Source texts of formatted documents

[Start of Attachment]

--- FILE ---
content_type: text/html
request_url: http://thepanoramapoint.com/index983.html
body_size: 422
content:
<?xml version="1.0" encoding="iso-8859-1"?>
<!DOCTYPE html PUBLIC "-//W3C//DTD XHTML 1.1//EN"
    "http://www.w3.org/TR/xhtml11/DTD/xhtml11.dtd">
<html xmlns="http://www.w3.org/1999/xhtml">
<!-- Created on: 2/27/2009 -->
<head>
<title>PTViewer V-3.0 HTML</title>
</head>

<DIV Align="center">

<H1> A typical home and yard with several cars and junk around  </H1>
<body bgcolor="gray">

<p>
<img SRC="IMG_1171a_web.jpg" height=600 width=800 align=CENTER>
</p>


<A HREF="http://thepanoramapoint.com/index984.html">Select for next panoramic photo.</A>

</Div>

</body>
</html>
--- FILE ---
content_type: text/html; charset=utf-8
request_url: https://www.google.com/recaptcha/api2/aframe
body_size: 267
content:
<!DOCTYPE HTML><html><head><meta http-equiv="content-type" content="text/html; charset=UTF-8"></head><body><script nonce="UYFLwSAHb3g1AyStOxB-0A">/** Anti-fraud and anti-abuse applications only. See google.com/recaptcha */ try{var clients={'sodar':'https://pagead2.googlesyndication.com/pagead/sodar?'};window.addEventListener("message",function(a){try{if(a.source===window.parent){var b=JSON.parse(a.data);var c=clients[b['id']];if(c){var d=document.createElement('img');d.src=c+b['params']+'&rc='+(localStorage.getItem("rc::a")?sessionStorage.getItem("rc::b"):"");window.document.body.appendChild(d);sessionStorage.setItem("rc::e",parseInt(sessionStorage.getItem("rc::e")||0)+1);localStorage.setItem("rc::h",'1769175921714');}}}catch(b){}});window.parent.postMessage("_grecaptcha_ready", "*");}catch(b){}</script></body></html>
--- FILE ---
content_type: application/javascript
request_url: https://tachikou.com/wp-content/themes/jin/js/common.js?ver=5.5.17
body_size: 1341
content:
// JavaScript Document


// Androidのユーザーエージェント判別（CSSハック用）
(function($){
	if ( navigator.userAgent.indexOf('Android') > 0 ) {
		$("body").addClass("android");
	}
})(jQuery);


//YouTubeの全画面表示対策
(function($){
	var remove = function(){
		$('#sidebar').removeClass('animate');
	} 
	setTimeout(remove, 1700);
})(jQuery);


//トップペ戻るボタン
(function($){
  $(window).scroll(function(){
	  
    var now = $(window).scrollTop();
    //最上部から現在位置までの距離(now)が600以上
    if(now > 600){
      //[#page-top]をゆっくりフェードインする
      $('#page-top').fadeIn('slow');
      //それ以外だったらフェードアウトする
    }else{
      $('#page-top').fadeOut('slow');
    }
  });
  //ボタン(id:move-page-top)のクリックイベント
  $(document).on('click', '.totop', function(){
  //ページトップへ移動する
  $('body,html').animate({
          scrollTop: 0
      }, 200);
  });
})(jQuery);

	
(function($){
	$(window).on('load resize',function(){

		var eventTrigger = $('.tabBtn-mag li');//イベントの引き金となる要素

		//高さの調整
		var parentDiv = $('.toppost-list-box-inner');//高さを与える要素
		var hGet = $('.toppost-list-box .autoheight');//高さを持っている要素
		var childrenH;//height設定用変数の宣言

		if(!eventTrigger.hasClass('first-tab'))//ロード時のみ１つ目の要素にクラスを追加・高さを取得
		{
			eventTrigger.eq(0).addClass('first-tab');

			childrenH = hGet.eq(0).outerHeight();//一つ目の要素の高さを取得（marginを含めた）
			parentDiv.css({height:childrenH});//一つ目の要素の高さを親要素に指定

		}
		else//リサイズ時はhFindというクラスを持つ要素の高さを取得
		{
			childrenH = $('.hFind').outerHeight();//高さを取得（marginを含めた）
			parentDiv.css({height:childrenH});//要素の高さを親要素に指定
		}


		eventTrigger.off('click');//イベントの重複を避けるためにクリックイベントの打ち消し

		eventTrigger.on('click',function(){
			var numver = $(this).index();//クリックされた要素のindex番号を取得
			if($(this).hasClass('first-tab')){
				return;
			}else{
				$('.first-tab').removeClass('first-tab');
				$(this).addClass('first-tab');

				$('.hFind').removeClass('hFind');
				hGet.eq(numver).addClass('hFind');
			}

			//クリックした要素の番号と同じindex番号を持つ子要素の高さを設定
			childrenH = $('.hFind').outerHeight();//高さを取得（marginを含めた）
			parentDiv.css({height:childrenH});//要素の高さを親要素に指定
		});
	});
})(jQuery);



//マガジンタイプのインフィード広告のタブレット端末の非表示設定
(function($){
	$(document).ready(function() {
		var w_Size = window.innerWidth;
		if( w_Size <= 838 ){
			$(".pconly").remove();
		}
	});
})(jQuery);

[End of Attachment]

The expected output is one number, the tally of lines above containing "else".

3